Mieux lotie que ses voisins, la Tunisie bénéficie d’un système d’enseignement bilingue où le français n’a jamais disparu. « La Tunisie est le pays qui a le mieux conduit son arabisation, car celle-ci y a été conçue et réalisée dans un cadre de bilinguisme arabe-français et dans un esprit de valorisation du passé et d’ouverture au monde moderne et laïc », estime Gilbert Grandguillaume, anthropologue et spécialiste du Maghreb et du monde arabe. Mais, là encore, pas de miracle, la langue française est de moins en moins bien maîtrisée, selon un rapport publié en 2010 par l’Organisation internationale de la francophonie.
Sans remettre en cause l’arabisation au Maghreb, il conviendrait de l’insérer dans un cadre multilinguistique. Selon Grandguillaume, « le niveau linguistique des étudiants a baissé en raison des réformes désordonnées et incohérentes ». Face à l’incurie du système public, on assiste depuis une décennie au développement de l’enseignement privé dans tous les pays du Maghreb. Au Maroc, de plus en plus d’établissements privés préparent au baccalauréat français, qui reste la voie royale pour être admis dans les meilleures écoles de commerce ou d’ingénieur du royaume. Mais avec des frais de scolarité dépassant souvent 1 000 euros par an, ces formations demeurent réservées aux classes moyennes et supérieures.
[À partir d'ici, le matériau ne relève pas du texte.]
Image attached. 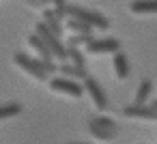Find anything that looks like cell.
<instances>
[{"label":"cell","mask_w":157,"mask_h":144,"mask_svg":"<svg viewBox=\"0 0 157 144\" xmlns=\"http://www.w3.org/2000/svg\"><path fill=\"white\" fill-rule=\"evenodd\" d=\"M67 17L69 20H78L90 28H99V30H105L110 26L108 17H103L101 13L97 11H90V9H84V7H78V5H67Z\"/></svg>","instance_id":"6da1fadb"},{"label":"cell","mask_w":157,"mask_h":144,"mask_svg":"<svg viewBox=\"0 0 157 144\" xmlns=\"http://www.w3.org/2000/svg\"><path fill=\"white\" fill-rule=\"evenodd\" d=\"M35 35L43 41V45L50 50V54H52V58H58V60H67V45L60 41V39H56L43 24H37V28H35Z\"/></svg>","instance_id":"7a4b0ae2"},{"label":"cell","mask_w":157,"mask_h":144,"mask_svg":"<svg viewBox=\"0 0 157 144\" xmlns=\"http://www.w3.org/2000/svg\"><path fill=\"white\" fill-rule=\"evenodd\" d=\"M13 63H15L22 71H26L30 78H35V80H39V82L48 80V73L43 71V67H41V63H39L37 58H33V56H28V54H24V52H17V54L13 56Z\"/></svg>","instance_id":"3957f363"},{"label":"cell","mask_w":157,"mask_h":144,"mask_svg":"<svg viewBox=\"0 0 157 144\" xmlns=\"http://www.w3.org/2000/svg\"><path fill=\"white\" fill-rule=\"evenodd\" d=\"M50 88L54 93H63V95H69V97H82V93H84L82 84H78L73 80H65V78L50 80Z\"/></svg>","instance_id":"277c9868"},{"label":"cell","mask_w":157,"mask_h":144,"mask_svg":"<svg viewBox=\"0 0 157 144\" xmlns=\"http://www.w3.org/2000/svg\"><path fill=\"white\" fill-rule=\"evenodd\" d=\"M118 47H121V43H118L116 39H112V37H105V39H90V41L86 43V52H88V54H108V52L116 54Z\"/></svg>","instance_id":"5b68a950"},{"label":"cell","mask_w":157,"mask_h":144,"mask_svg":"<svg viewBox=\"0 0 157 144\" xmlns=\"http://www.w3.org/2000/svg\"><path fill=\"white\" fill-rule=\"evenodd\" d=\"M82 88L90 95V99L95 101V105H97L99 110H108V95L103 93V88L97 84V80H95V78H90V75H88V78L84 80V86H82Z\"/></svg>","instance_id":"8992f818"},{"label":"cell","mask_w":157,"mask_h":144,"mask_svg":"<svg viewBox=\"0 0 157 144\" xmlns=\"http://www.w3.org/2000/svg\"><path fill=\"white\" fill-rule=\"evenodd\" d=\"M88 127H90V131L97 135V138H101V140H110V138H114V120H108V118H93L90 123H88Z\"/></svg>","instance_id":"52a82bcc"},{"label":"cell","mask_w":157,"mask_h":144,"mask_svg":"<svg viewBox=\"0 0 157 144\" xmlns=\"http://www.w3.org/2000/svg\"><path fill=\"white\" fill-rule=\"evenodd\" d=\"M56 39H60L63 37V30H65V26H63V22H58L56 17H54V13H52V9H45L43 11V22H41Z\"/></svg>","instance_id":"ba28073f"},{"label":"cell","mask_w":157,"mask_h":144,"mask_svg":"<svg viewBox=\"0 0 157 144\" xmlns=\"http://www.w3.org/2000/svg\"><path fill=\"white\" fill-rule=\"evenodd\" d=\"M28 45L37 52V56H39L37 60H41V63H52V60H54L52 54H50V50L43 45V41H41L37 35H30V37H28Z\"/></svg>","instance_id":"9c48e42d"},{"label":"cell","mask_w":157,"mask_h":144,"mask_svg":"<svg viewBox=\"0 0 157 144\" xmlns=\"http://www.w3.org/2000/svg\"><path fill=\"white\" fill-rule=\"evenodd\" d=\"M58 71L65 75V80L73 78V82H75V78H82V80H86V78H88V73H86V67H75V65H71V63H65V65H60V67H58Z\"/></svg>","instance_id":"30bf717a"},{"label":"cell","mask_w":157,"mask_h":144,"mask_svg":"<svg viewBox=\"0 0 157 144\" xmlns=\"http://www.w3.org/2000/svg\"><path fill=\"white\" fill-rule=\"evenodd\" d=\"M114 69H116V75L121 80H125L129 75V63H127V56L123 52H116L114 54Z\"/></svg>","instance_id":"8fae6325"},{"label":"cell","mask_w":157,"mask_h":144,"mask_svg":"<svg viewBox=\"0 0 157 144\" xmlns=\"http://www.w3.org/2000/svg\"><path fill=\"white\" fill-rule=\"evenodd\" d=\"M151 88H153V84H151L148 80H144V82L138 86V93H136V103H133V105H146V99H148V95H151Z\"/></svg>","instance_id":"7c38bea8"},{"label":"cell","mask_w":157,"mask_h":144,"mask_svg":"<svg viewBox=\"0 0 157 144\" xmlns=\"http://www.w3.org/2000/svg\"><path fill=\"white\" fill-rule=\"evenodd\" d=\"M20 114H22V103H5V105H0V120L13 118V116H20Z\"/></svg>","instance_id":"4fadbf2b"},{"label":"cell","mask_w":157,"mask_h":144,"mask_svg":"<svg viewBox=\"0 0 157 144\" xmlns=\"http://www.w3.org/2000/svg\"><path fill=\"white\" fill-rule=\"evenodd\" d=\"M131 11L133 13H157V0H153V2H146V0L131 2Z\"/></svg>","instance_id":"5bb4252c"},{"label":"cell","mask_w":157,"mask_h":144,"mask_svg":"<svg viewBox=\"0 0 157 144\" xmlns=\"http://www.w3.org/2000/svg\"><path fill=\"white\" fill-rule=\"evenodd\" d=\"M67 28L71 32H75V35H88V37H93V28L86 26V24H82V22H78V20H69L67 22Z\"/></svg>","instance_id":"9a60e30c"},{"label":"cell","mask_w":157,"mask_h":144,"mask_svg":"<svg viewBox=\"0 0 157 144\" xmlns=\"http://www.w3.org/2000/svg\"><path fill=\"white\" fill-rule=\"evenodd\" d=\"M67 60H71L75 67H84V54L78 47H67Z\"/></svg>","instance_id":"2e32d148"},{"label":"cell","mask_w":157,"mask_h":144,"mask_svg":"<svg viewBox=\"0 0 157 144\" xmlns=\"http://www.w3.org/2000/svg\"><path fill=\"white\" fill-rule=\"evenodd\" d=\"M52 13H54V17H56L58 22H63V20L67 17V2H63V0H56Z\"/></svg>","instance_id":"e0dca14e"},{"label":"cell","mask_w":157,"mask_h":144,"mask_svg":"<svg viewBox=\"0 0 157 144\" xmlns=\"http://www.w3.org/2000/svg\"><path fill=\"white\" fill-rule=\"evenodd\" d=\"M90 39H95V37H88V35H71V39L67 41L69 43L67 47H80L82 43H88Z\"/></svg>","instance_id":"ac0fdd59"},{"label":"cell","mask_w":157,"mask_h":144,"mask_svg":"<svg viewBox=\"0 0 157 144\" xmlns=\"http://www.w3.org/2000/svg\"><path fill=\"white\" fill-rule=\"evenodd\" d=\"M28 5H33V7H43L45 2H43V0H30V2Z\"/></svg>","instance_id":"d6986e66"}]
</instances>
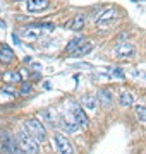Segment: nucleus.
I'll use <instances>...</instances> for the list:
<instances>
[{"label": "nucleus", "mask_w": 146, "mask_h": 154, "mask_svg": "<svg viewBox=\"0 0 146 154\" xmlns=\"http://www.w3.org/2000/svg\"><path fill=\"white\" fill-rule=\"evenodd\" d=\"M23 125H24V130H26L38 144L46 140V128H45V125H43V122H40L38 118H26V120L23 122Z\"/></svg>", "instance_id": "obj_1"}, {"label": "nucleus", "mask_w": 146, "mask_h": 154, "mask_svg": "<svg viewBox=\"0 0 146 154\" xmlns=\"http://www.w3.org/2000/svg\"><path fill=\"white\" fill-rule=\"evenodd\" d=\"M16 140H17L19 149L23 151V154H40V144L36 142L24 128L21 130V132H17Z\"/></svg>", "instance_id": "obj_2"}, {"label": "nucleus", "mask_w": 146, "mask_h": 154, "mask_svg": "<svg viewBox=\"0 0 146 154\" xmlns=\"http://www.w3.org/2000/svg\"><path fill=\"white\" fill-rule=\"evenodd\" d=\"M0 149H4L5 154H23V151L17 146V140L7 132L0 135Z\"/></svg>", "instance_id": "obj_3"}, {"label": "nucleus", "mask_w": 146, "mask_h": 154, "mask_svg": "<svg viewBox=\"0 0 146 154\" xmlns=\"http://www.w3.org/2000/svg\"><path fill=\"white\" fill-rule=\"evenodd\" d=\"M53 144H55L57 154H74V147L72 144L69 142V139L64 135V134L57 132L53 135Z\"/></svg>", "instance_id": "obj_4"}, {"label": "nucleus", "mask_w": 146, "mask_h": 154, "mask_svg": "<svg viewBox=\"0 0 146 154\" xmlns=\"http://www.w3.org/2000/svg\"><path fill=\"white\" fill-rule=\"evenodd\" d=\"M117 17V12H115V9L113 7H110V9H105L103 12H100L98 14V17H96V28L98 29H107L110 24H112V21Z\"/></svg>", "instance_id": "obj_5"}, {"label": "nucleus", "mask_w": 146, "mask_h": 154, "mask_svg": "<svg viewBox=\"0 0 146 154\" xmlns=\"http://www.w3.org/2000/svg\"><path fill=\"white\" fill-rule=\"evenodd\" d=\"M50 5V0H28L26 2V11L29 14H36V12L45 11Z\"/></svg>", "instance_id": "obj_6"}, {"label": "nucleus", "mask_w": 146, "mask_h": 154, "mask_svg": "<svg viewBox=\"0 0 146 154\" xmlns=\"http://www.w3.org/2000/svg\"><path fill=\"white\" fill-rule=\"evenodd\" d=\"M62 125H64V128L67 130L69 134H74V132H78V128H79V125H78V122H76V118L72 116V113H62Z\"/></svg>", "instance_id": "obj_7"}, {"label": "nucleus", "mask_w": 146, "mask_h": 154, "mask_svg": "<svg viewBox=\"0 0 146 154\" xmlns=\"http://www.w3.org/2000/svg\"><path fill=\"white\" fill-rule=\"evenodd\" d=\"M81 106H83V110H88V111H96L98 110V98H96L95 94H84L83 98H81Z\"/></svg>", "instance_id": "obj_8"}, {"label": "nucleus", "mask_w": 146, "mask_h": 154, "mask_svg": "<svg viewBox=\"0 0 146 154\" xmlns=\"http://www.w3.org/2000/svg\"><path fill=\"white\" fill-rule=\"evenodd\" d=\"M21 34H23V39H26V41H29V43H33V41H36V39L41 36V29H40L36 24H33V26H29V28H24Z\"/></svg>", "instance_id": "obj_9"}, {"label": "nucleus", "mask_w": 146, "mask_h": 154, "mask_svg": "<svg viewBox=\"0 0 146 154\" xmlns=\"http://www.w3.org/2000/svg\"><path fill=\"white\" fill-rule=\"evenodd\" d=\"M115 55L119 57V58H131V57L136 55V48L132 46V45H119L117 48H115Z\"/></svg>", "instance_id": "obj_10"}, {"label": "nucleus", "mask_w": 146, "mask_h": 154, "mask_svg": "<svg viewBox=\"0 0 146 154\" xmlns=\"http://www.w3.org/2000/svg\"><path fill=\"white\" fill-rule=\"evenodd\" d=\"M72 116L76 118L78 125L83 127V128H86V127H88V123H90L88 116H86V111L83 110L81 106H74V108H72Z\"/></svg>", "instance_id": "obj_11"}, {"label": "nucleus", "mask_w": 146, "mask_h": 154, "mask_svg": "<svg viewBox=\"0 0 146 154\" xmlns=\"http://www.w3.org/2000/svg\"><path fill=\"white\" fill-rule=\"evenodd\" d=\"M84 43H86V38H84V36H74V38L69 41V45L65 46V53L72 55L74 51H76L78 48H81Z\"/></svg>", "instance_id": "obj_12"}, {"label": "nucleus", "mask_w": 146, "mask_h": 154, "mask_svg": "<svg viewBox=\"0 0 146 154\" xmlns=\"http://www.w3.org/2000/svg\"><path fill=\"white\" fill-rule=\"evenodd\" d=\"M14 60V51L7 45H0V63H11Z\"/></svg>", "instance_id": "obj_13"}, {"label": "nucleus", "mask_w": 146, "mask_h": 154, "mask_svg": "<svg viewBox=\"0 0 146 154\" xmlns=\"http://www.w3.org/2000/svg\"><path fill=\"white\" fill-rule=\"evenodd\" d=\"M96 98H98V103H100L101 106H110L112 105V91L110 89H101L100 93L96 94Z\"/></svg>", "instance_id": "obj_14"}, {"label": "nucleus", "mask_w": 146, "mask_h": 154, "mask_svg": "<svg viewBox=\"0 0 146 154\" xmlns=\"http://www.w3.org/2000/svg\"><path fill=\"white\" fill-rule=\"evenodd\" d=\"M84 24H86V16L84 14H78L72 19V22H71V29L72 31H81V29L84 28Z\"/></svg>", "instance_id": "obj_15"}, {"label": "nucleus", "mask_w": 146, "mask_h": 154, "mask_svg": "<svg viewBox=\"0 0 146 154\" xmlns=\"http://www.w3.org/2000/svg\"><path fill=\"white\" fill-rule=\"evenodd\" d=\"M119 101H120V105H122L124 108H131V106L134 105V96L131 93H127V91H124V93H120V96H119Z\"/></svg>", "instance_id": "obj_16"}, {"label": "nucleus", "mask_w": 146, "mask_h": 154, "mask_svg": "<svg viewBox=\"0 0 146 154\" xmlns=\"http://www.w3.org/2000/svg\"><path fill=\"white\" fill-rule=\"evenodd\" d=\"M4 81H5V82H14V84L23 82L21 74H19L17 70H9V72H5V74H4Z\"/></svg>", "instance_id": "obj_17"}, {"label": "nucleus", "mask_w": 146, "mask_h": 154, "mask_svg": "<svg viewBox=\"0 0 146 154\" xmlns=\"http://www.w3.org/2000/svg\"><path fill=\"white\" fill-rule=\"evenodd\" d=\"M41 118L45 122H48L50 125H57V115H55V111H53V108H48V110L41 111Z\"/></svg>", "instance_id": "obj_18"}, {"label": "nucleus", "mask_w": 146, "mask_h": 154, "mask_svg": "<svg viewBox=\"0 0 146 154\" xmlns=\"http://www.w3.org/2000/svg\"><path fill=\"white\" fill-rule=\"evenodd\" d=\"M91 50H93V45L91 43H84L81 48H78L76 51L72 53V57H81V55H86V53H90Z\"/></svg>", "instance_id": "obj_19"}, {"label": "nucleus", "mask_w": 146, "mask_h": 154, "mask_svg": "<svg viewBox=\"0 0 146 154\" xmlns=\"http://www.w3.org/2000/svg\"><path fill=\"white\" fill-rule=\"evenodd\" d=\"M136 115H138V120L143 125H146V106H136Z\"/></svg>", "instance_id": "obj_20"}, {"label": "nucleus", "mask_w": 146, "mask_h": 154, "mask_svg": "<svg viewBox=\"0 0 146 154\" xmlns=\"http://www.w3.org/2000/svg\"><path fill=\"white\" fill-rule=\"evenodd\" d=\"M31 91H33V86H31V82H28V81H26V82L21 84V96H26V94H29Z\"/></svg>", "instance_id": "obj_21"}, {"label": "nucleus", "mask_w": 146, "mask_h": 154, "mask_svg": "<svg viewBox=\"0 0 146 154\" xmlns=\"http://www.w3.org/2000/svg\"><path fill=\"white\" fill-rule=\"evenodd\" d=\"M0 28H5V22L2 21V19H0Z\"/></svg>", "instance_id": "obj_22"}]
</instances>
La maîtrise du français est devenue un marqueur social qui laisse sur la touche une grande partie de la jeunesse. Même si le débat existe, aucune décision politique pour rectifier cette situation n’est à l’ordre du jour au Maghreb. À terme, « c’est l’anglais qui pourrait surpasser l’apprentissage du français », s’inquiète Mohamed Benrabah.